The probability that a single record has no error is 90%. Therefore, the probability that a single record has an error is 1 - 0.9 = 0.1.
Now, let's consider the different scenarios:
1. All 8 records have no errors:
P(all 8 have no errors) = (0.9)^8
2. Exactly 1 record has no error:
P(exactly 1 has no errors) = (8 choose 1) * (0.9)^1 * (0.1)^7
3. Exactly 2 records have no errors:
P(exactly 2 have no errors) = (8 choose 2) * (0.9)^2 * (0.1)^6
Since we want to calculate the probability of at least 2 records having no errors, we need to consider the complement of scenarios 1, 2, and 3. The complement of "at least 2" is "none" or "exactly 1".

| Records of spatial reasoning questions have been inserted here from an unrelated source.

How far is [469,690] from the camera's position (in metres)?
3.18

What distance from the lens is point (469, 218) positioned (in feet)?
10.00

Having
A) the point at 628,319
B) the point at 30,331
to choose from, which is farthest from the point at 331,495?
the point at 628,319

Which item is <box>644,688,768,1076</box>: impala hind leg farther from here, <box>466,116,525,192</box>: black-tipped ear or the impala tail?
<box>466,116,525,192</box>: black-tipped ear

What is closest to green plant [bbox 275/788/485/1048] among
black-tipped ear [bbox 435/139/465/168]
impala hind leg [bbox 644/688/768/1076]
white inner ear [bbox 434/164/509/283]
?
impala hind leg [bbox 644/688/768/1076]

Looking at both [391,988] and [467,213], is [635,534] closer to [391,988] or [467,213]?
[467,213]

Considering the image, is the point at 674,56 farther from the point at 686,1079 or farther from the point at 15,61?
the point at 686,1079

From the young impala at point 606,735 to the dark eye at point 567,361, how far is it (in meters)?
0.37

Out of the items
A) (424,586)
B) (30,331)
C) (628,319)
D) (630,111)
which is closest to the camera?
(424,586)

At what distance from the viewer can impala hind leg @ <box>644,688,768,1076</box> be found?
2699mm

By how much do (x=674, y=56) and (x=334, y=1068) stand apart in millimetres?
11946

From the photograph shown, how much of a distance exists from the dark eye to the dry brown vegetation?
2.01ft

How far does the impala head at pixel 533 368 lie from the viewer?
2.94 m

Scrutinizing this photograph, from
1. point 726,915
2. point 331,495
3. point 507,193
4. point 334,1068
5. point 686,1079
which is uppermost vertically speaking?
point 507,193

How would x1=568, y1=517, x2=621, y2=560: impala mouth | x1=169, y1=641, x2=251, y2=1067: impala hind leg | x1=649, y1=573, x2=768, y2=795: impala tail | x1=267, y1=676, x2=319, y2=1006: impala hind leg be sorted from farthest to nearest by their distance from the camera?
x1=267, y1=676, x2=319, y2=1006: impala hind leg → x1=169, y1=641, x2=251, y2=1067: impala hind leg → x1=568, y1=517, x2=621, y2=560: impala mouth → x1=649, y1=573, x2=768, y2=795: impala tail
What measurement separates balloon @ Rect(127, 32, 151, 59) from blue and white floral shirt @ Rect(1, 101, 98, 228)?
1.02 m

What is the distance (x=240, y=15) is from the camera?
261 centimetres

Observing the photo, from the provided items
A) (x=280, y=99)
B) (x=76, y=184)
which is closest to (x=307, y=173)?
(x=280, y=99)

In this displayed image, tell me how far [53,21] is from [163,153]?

So, the probability of at least 2 records having no errors is:
P(at least 2 records have no errors) = 1 - P(0 records have no errors) - P(exactly 1 has no errors)
Using the formulas above, we can now calculate the probabilities for each scenario:
P(at least 2 records have no errors) = 1 - (0.1)^8 - (8 choose 1) * (0.9)^1 * (0.1)^7
Calculating this expression will give you the probability that at least 2 out of the 8 randomly selected records have no errors.